Once someone in the institution proposes actually using an item in treating patients, then we have a very formal process of administrative and committee reviews that report up to our medical board. Procurement and Strategic Sourcing is very involved in many of these situations but certainly not the ultimate decision maker.
Now, if it's a small company in the commodity category, particularly in the non-clinical space something that's not so specialized, they pick up the phone and call and we're happy to see them. And that happens more often than you would think. And it has nothing to do with our GPO relationship. We don't have a closed door. We never tell people "We won't see you unless you have a GPO relationship." Maybe other institutions do that. But it would never occur to any of my folks to close the door for any other reason than that the business proposition does not sound intriguing. We have people who call up to offer services, for instance, and say, "We can save you three thousand dollars on your FedEx bill." In a two and a half billion organization we don't have the "bandwidth" to work on projects that small. So we might say to that vendor, "Gee, we're sorry, we have larger priorities and limited resources."

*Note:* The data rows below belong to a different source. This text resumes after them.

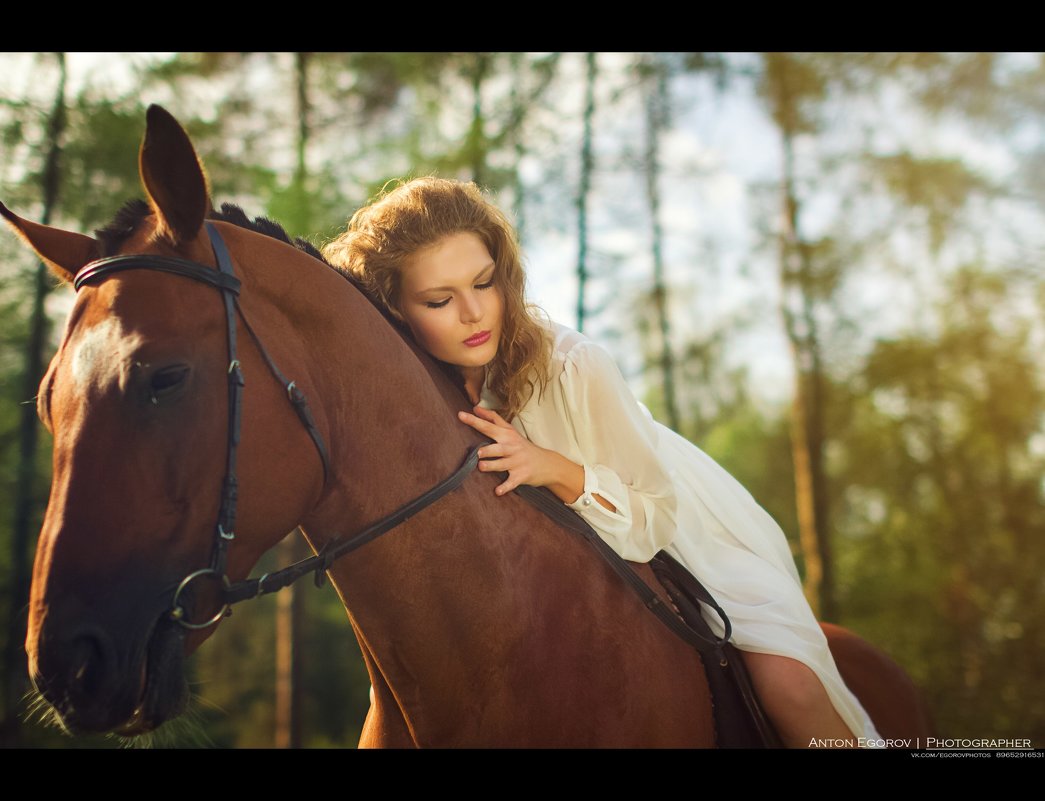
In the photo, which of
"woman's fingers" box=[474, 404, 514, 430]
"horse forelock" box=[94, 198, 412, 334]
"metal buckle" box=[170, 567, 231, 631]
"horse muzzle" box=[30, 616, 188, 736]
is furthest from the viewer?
"woman's fingers" box=[474, 404, 514, 430]

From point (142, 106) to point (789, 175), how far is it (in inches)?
429

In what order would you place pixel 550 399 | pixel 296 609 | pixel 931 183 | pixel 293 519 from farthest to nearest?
pixel 931 183, pixel 296 609, pixel 550 399, pixel 293 519

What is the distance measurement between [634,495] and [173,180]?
164cm

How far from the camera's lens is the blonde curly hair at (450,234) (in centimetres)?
219

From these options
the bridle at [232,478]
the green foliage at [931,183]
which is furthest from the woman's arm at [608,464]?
the green foliage at [931,183]

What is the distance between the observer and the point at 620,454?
226cm

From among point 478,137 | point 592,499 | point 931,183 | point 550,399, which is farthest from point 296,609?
point 931,183

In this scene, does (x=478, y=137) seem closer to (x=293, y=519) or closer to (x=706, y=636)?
(x=706, y=636)

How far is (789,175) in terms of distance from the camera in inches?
481

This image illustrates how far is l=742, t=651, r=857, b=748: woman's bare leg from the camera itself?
86.4 inches

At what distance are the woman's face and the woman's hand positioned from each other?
228 mm

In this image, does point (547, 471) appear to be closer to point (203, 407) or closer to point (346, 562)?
point (346, 562)

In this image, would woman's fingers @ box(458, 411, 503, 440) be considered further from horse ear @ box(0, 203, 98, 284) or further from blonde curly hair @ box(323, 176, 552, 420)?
horse ear @ box(0, 203, 98, 284)

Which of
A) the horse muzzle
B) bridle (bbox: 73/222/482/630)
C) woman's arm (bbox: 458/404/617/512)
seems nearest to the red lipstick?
woman's arm (bbox: 458/404/617/512)
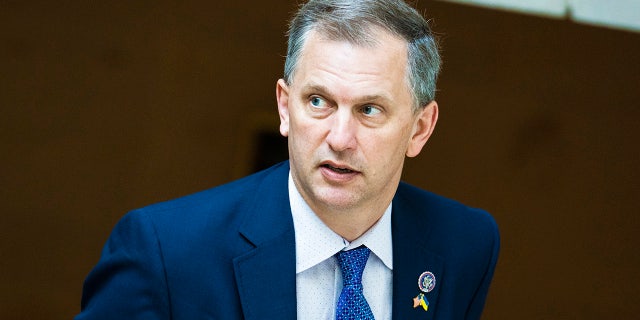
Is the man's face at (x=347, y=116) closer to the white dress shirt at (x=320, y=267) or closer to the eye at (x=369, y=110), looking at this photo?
the eye at (x=369, y=110)

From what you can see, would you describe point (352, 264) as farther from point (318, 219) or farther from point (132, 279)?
point (132, 279)

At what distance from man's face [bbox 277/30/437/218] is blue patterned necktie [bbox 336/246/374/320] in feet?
0.49

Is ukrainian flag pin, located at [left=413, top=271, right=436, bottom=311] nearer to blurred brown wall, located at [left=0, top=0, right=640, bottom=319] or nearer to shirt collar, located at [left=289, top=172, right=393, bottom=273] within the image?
shirt collar, located at [left=289, top=172, right=393, bottom=273]

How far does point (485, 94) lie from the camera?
14.2ft

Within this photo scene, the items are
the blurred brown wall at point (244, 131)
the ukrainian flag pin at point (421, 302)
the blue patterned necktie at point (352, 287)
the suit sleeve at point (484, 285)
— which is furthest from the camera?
the blurred brown wall at point (244, 131)

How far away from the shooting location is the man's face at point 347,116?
220 centimetres

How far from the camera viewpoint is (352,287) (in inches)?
93.7

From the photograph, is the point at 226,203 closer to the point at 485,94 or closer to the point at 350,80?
the point at 350,80

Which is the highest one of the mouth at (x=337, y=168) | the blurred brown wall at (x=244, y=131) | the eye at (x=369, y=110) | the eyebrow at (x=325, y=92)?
the eyebrow at (x=325, y=92)

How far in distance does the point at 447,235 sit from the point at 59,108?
1962mm

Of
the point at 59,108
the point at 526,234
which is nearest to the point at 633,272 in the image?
the point at 526,234

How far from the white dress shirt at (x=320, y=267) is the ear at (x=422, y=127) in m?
0.20

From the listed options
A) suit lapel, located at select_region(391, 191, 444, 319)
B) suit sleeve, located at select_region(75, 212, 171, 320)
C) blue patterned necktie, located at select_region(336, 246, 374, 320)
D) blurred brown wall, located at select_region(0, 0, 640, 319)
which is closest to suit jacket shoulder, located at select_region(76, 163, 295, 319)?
suit sleeve, located at select_region(75, 212, 171, 320)

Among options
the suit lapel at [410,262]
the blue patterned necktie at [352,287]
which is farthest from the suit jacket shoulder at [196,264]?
the suit lapel at [410,262]
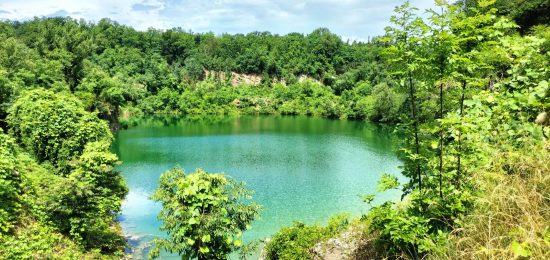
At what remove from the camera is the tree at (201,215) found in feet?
24.5

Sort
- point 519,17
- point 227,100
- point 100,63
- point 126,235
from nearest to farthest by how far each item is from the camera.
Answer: point 126,235
point 519,17
point 100,63
point 227,100

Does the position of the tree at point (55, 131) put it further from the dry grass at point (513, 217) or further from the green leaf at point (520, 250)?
the green leaf at point (520, 250)

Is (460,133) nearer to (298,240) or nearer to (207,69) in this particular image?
(298,240)

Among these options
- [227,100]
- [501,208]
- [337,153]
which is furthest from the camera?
[227,100]

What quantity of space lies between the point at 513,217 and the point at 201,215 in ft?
18.5

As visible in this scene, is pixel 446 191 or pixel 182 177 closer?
pixel 446 191

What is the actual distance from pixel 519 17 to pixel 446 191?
29.7 m

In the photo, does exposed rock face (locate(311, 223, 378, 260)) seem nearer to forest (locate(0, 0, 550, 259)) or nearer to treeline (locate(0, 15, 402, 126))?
forest (locate(0, 0, 550, 259))

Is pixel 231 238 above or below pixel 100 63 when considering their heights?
below

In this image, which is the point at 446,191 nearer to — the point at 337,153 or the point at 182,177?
the point at 182,177

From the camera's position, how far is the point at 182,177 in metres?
8.51

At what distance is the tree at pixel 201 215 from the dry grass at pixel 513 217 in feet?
15.7

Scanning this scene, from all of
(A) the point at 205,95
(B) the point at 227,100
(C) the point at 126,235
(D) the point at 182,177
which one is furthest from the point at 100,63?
(D) the point at 182,177

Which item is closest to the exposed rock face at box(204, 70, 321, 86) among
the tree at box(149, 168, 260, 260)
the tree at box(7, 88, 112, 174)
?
the tree at box(7, 88, 112, 174)
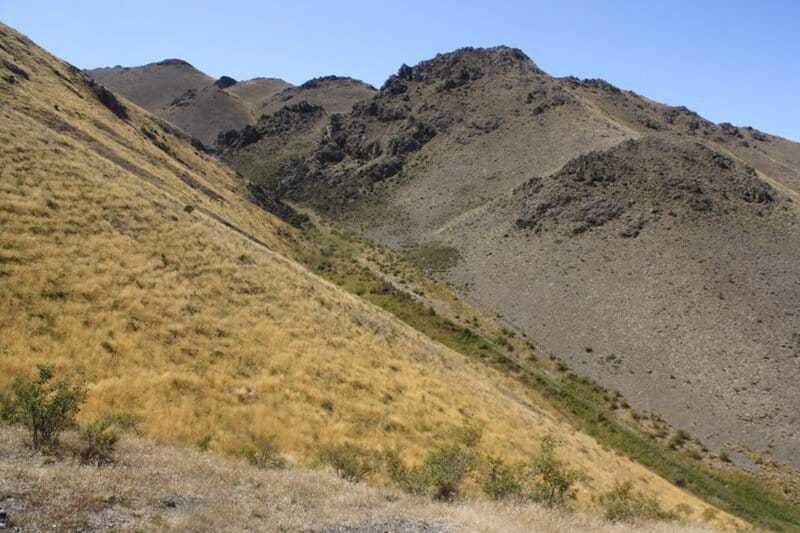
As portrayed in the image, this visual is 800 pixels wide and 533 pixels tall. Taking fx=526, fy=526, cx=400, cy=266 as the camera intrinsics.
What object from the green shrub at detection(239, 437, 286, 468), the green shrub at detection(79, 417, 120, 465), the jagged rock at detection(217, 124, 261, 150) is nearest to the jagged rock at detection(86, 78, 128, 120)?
the green shrub at detection(239, 437, 286, 468)

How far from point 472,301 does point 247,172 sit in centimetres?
8886

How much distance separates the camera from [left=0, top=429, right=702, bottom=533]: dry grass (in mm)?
7109

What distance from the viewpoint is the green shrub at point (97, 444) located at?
9108mm

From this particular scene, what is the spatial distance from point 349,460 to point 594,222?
55.9m

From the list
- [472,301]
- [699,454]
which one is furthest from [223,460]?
[472,301]

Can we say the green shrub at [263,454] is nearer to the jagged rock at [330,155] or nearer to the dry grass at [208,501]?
the dry grass at [208,501]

HC: How do you get the clinician's view of the decision for the product purchasing?
JF: For any sourcing organization in a hospital that is the "Holy Grail." That is why we have spent so much money and put so many resources into Clinical Sourcing. The team spends a large part of their time interfacing with our physicians and our physician leaders and our clinical committees, new technology committees, and just on personal, one-on-one relationships with physicians. It's not only to get opinions and direction, but also to engage them in conversations with suppliers so that we speak with one voice. We want to have them not only tell us what they want to use, but also to help us get to an advantageous point. So, for me, when it comes to clinical sourcing, the entire "Holy Grail" is all about meeting the needs of the physicians and maintaining or improving the clinical outcomes while doing what's right financially.
That is the whole job. It's one-on-one, in many cases. There's no substitute for personal engagement. You can't do it all by email. You can't make "proclamations." When I first came here, the Chief Medical Officer, who is now our COO, reinforced one thing continually in the interview process: "You have to engage physicians and clinicians. You can't do it without them."

HC: Thank you for taking the time to speak with us today. You have a very impressive group here.
JF: This is a great institution. I pinch myself every day I'm working here. When you change industries a little bit late in life you don't usually wind up in a first-quartile operation. Usually when you change industries you are in maybe the third or fourth and then work your way up. I'm just so fortunate to wind up in a place like New York Presbyterian. It's a wonderful institution with great leadership and, most of all, it's doing great things for patients.